* _Request A_
According to the passage on the Isis-Fortuna figurine below, where and in what year was the figurine found?
* _Request B_
Pick up the passage on the bronze Isis-Fortuna figurine below after its final sentence and carry it further.

═══ Text extract

She leans gracefully on her right foot while the hip is twisted to the right. She is wearing a long sleeveless shirt, cut at the neckline and reaching the floor in attractive folds, wrapping the left leg as it steps forward. Her cloak falls from the left shoulder diagonally over the back, around the hips, and is fixed under the bust. The right arm is lowered and slightly turned to the right, holding a tiller of a rudder. In her left hand, with the elbow elevated, she holds a horn of plenty. Her head is adorned with two horns, a solar disk, and feathers. She is beautiful, delicate, and powerful.
She’s 9,2 centimetres tall and made of bronze.
The bronze figurine of the dual goddess Isis-Fortuna described above – adapted from Ancient Cults as Patrons of Seafaring and Seafarers in Istria by prof. dr. sc. Vesna Girardi Jurkić – was found near Savudrija, Croatia, in 1929 and now resides at the Archaeological Museum of Istria. The figurine is quite exceptional, as Isis-Fortuna is holding a tiller of a ship’s rudder in her hand: she was a guardian of sailors.

══════
═══ Raw data

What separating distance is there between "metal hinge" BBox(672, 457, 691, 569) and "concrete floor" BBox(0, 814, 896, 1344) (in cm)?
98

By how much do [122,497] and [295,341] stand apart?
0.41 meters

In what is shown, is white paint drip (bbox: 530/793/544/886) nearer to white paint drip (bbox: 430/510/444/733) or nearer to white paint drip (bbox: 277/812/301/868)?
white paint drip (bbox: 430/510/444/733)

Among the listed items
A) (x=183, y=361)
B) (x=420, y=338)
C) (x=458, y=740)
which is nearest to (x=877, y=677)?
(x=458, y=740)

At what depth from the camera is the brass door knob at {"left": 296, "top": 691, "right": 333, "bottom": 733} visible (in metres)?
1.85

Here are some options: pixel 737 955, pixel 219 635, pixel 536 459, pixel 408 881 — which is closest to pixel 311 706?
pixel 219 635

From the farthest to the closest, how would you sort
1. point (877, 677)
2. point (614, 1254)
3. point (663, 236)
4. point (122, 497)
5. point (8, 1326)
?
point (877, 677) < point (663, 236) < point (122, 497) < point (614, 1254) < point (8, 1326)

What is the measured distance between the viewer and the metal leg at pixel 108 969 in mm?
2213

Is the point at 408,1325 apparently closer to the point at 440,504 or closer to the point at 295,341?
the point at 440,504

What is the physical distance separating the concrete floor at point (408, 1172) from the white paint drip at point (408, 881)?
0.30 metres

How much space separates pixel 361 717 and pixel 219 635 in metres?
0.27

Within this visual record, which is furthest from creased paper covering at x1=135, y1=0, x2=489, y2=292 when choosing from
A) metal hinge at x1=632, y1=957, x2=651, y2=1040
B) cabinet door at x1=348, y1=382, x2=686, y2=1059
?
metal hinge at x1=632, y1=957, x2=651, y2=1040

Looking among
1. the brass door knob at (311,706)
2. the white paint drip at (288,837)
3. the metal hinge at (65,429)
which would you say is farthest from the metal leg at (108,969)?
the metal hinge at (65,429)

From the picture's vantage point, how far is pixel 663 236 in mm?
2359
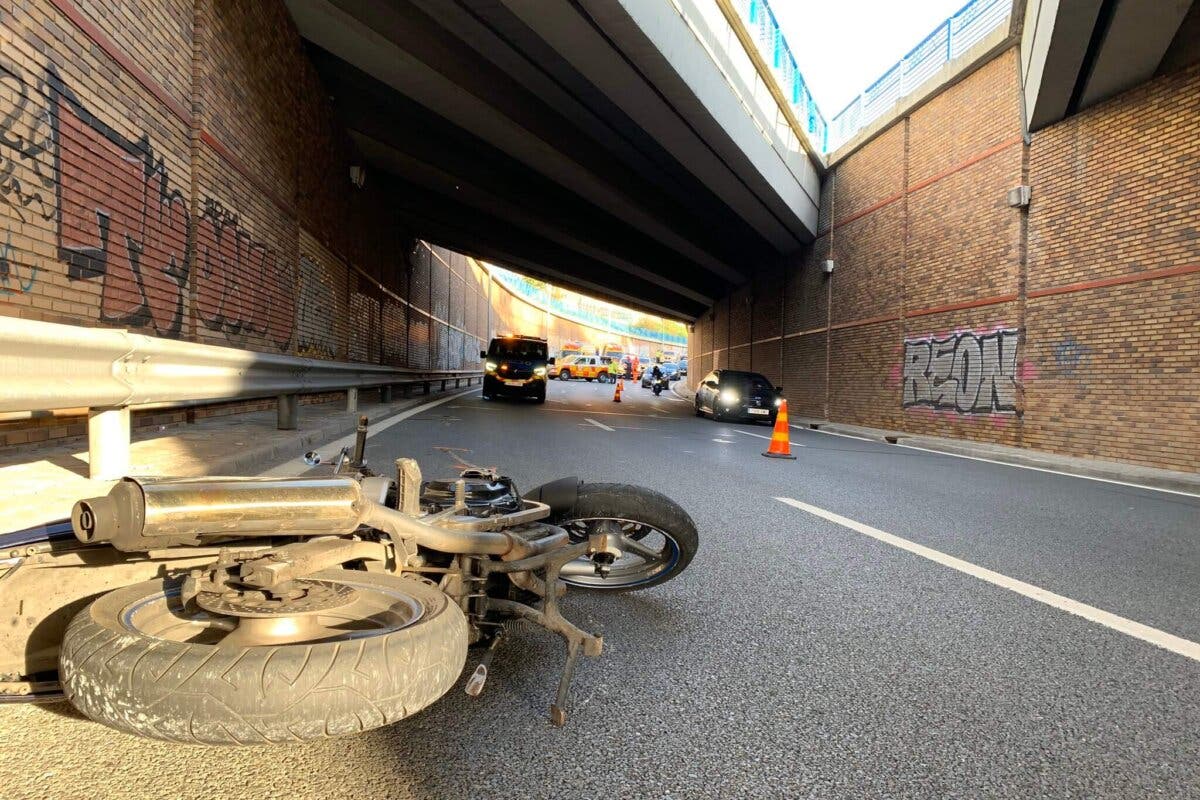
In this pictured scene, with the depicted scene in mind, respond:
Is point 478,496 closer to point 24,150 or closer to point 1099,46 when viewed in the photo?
point 24,150

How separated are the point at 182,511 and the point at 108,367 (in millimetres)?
2016

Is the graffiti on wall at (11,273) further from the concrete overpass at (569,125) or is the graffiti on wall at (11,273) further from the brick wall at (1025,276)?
the brick wall at (1025,276)

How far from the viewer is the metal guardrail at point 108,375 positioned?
239 centimetres

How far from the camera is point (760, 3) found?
1709cm

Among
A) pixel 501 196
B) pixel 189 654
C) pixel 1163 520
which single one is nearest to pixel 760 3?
pixel 501 196

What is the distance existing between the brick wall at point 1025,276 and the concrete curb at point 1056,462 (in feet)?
2.11

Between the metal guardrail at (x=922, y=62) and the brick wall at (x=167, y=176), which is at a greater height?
the metal guardrail at (x=922, y=62)

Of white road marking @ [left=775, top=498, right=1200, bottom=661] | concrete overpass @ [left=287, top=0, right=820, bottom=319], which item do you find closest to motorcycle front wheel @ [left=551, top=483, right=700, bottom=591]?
white road marking @ [left=775, top=498, right=1200, bottom=661]

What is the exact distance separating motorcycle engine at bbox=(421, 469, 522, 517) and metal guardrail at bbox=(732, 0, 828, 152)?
16.9 meters

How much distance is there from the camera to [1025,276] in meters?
12.6

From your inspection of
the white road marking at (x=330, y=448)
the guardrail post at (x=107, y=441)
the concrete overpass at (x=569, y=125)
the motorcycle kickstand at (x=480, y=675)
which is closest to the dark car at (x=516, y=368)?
the concrete overpass at (x=569, y=125)

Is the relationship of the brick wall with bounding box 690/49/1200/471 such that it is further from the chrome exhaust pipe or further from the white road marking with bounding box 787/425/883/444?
the chrome exhaust pipe

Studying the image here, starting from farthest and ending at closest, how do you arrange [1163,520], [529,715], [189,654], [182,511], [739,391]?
1. [739,391]
2. [1163,520]
3. [529,715]
4. [182,511]
5. [189,654]

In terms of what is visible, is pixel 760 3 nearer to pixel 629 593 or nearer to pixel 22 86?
pixel 22 86
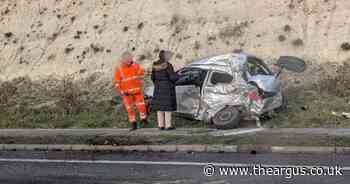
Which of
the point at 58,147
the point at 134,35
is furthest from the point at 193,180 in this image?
the point at 134,35

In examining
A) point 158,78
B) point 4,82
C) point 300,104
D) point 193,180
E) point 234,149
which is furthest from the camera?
point 4,82

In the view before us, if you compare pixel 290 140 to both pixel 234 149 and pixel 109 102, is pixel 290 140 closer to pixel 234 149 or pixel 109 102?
pixel 234 149

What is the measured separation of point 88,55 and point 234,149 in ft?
35.3

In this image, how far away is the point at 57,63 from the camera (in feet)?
74.9

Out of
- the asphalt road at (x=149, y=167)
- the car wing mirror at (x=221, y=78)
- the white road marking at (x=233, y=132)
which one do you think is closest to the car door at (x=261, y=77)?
the car wing mirror at (x=221, y=78)

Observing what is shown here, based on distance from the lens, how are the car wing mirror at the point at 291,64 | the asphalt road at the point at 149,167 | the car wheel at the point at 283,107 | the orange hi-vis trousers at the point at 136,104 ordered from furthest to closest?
the car wing mirror at the point at 291,64, the car wheel at the point at 283,107, the orange hi-vis trousers at the point at 136,104, the asphalt road at the point at 149,167

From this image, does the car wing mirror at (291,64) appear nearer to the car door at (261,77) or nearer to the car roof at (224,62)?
the car door at (261,77)

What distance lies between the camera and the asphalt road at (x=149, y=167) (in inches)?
398

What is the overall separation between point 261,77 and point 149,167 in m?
4.77

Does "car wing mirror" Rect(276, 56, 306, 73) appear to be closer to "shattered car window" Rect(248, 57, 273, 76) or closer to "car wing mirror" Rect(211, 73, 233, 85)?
"shattered car window" Rect(248, 57, 273, 76)

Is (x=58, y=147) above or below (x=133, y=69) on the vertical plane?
below

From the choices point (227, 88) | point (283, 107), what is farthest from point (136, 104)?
point (283, 107)

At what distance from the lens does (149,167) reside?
11453mm

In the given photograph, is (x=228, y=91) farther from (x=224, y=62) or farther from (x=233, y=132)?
(x=233, y=132)
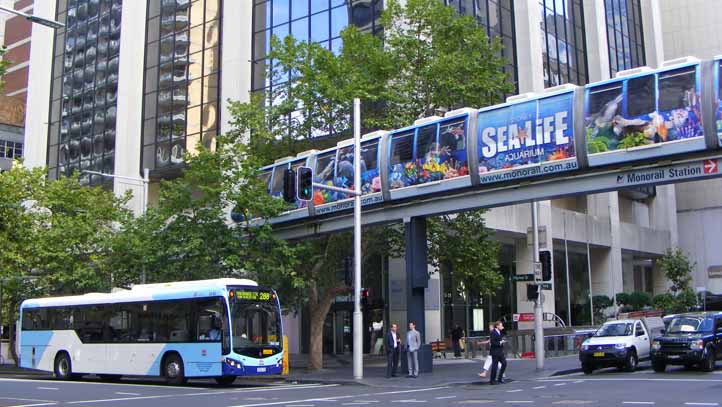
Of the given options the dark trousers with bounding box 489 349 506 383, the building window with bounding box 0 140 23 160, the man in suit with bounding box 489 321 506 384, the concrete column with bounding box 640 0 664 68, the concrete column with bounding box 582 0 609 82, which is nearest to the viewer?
the man in suit with bounding box 489 321 506 384

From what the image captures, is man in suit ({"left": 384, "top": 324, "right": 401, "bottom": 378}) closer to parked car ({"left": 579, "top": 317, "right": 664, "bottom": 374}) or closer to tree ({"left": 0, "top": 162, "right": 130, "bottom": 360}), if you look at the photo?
parked car ({"left": 579, "top": 317, "right": 664, "bottom": 374})

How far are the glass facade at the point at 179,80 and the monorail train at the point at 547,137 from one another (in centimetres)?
2442

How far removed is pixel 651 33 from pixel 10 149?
64.9 metres

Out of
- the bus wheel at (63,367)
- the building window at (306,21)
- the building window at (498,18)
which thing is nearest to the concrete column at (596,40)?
the building window at (498,18)

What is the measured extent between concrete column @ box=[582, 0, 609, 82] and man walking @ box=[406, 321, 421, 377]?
115 ft

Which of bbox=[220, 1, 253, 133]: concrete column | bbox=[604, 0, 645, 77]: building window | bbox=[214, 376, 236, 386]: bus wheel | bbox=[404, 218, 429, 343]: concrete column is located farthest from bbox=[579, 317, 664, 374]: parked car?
bbox=[604, 0, 645, 77]: building window

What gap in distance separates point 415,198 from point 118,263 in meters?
15.1

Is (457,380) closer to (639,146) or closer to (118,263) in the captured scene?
(639,146)

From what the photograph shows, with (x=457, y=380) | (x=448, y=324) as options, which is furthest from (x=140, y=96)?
(x=457, y=380)

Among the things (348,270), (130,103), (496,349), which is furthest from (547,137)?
(130,103)

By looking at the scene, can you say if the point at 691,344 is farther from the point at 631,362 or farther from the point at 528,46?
the point at 528,46

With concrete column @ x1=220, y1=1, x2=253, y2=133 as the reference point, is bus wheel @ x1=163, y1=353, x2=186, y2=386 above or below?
below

══════

* _Exercise result A_
Near Savudrija, Croatia, in 1929.

* _Exercise result B_
The sea along the western coast of Istria doesn’t look too dangerous. In the times of the Roman empire – after the Illyrian wars, and even before, after the subjugation of the Histri – Istria was dotted with villas, municipii and coloniae; the climate was as perfect as it is today, the olive trees loved it, the wine was sweet and the sea was brimming with fish. What more could an epicurean Roman desire? The sea route from Aquileia to Tergeste and on along the coast of Istria to the colonies of Parentium and Pietas Iulia was well traveled, safe harbours were aplenty, the trade lucrative, the villas opulent.
Yet the seas are deceiving; even the tame-looking waters of Istria can get angry, and the sharp rocks are hungry for careless ships and hapless sailors. Isis-Fortuna was an embodiment of two most important things every sailor needs: wisdom and luck. With Neptune the sea god (usually in company of the lovely Venus and mighty Mars) and the lesser deities like Glaucus and the Nereids, Isis-Fortuna was an integral part of sailors’ prayers – sailing was a matter of life and death, and every help from above (or below) was more than welcome.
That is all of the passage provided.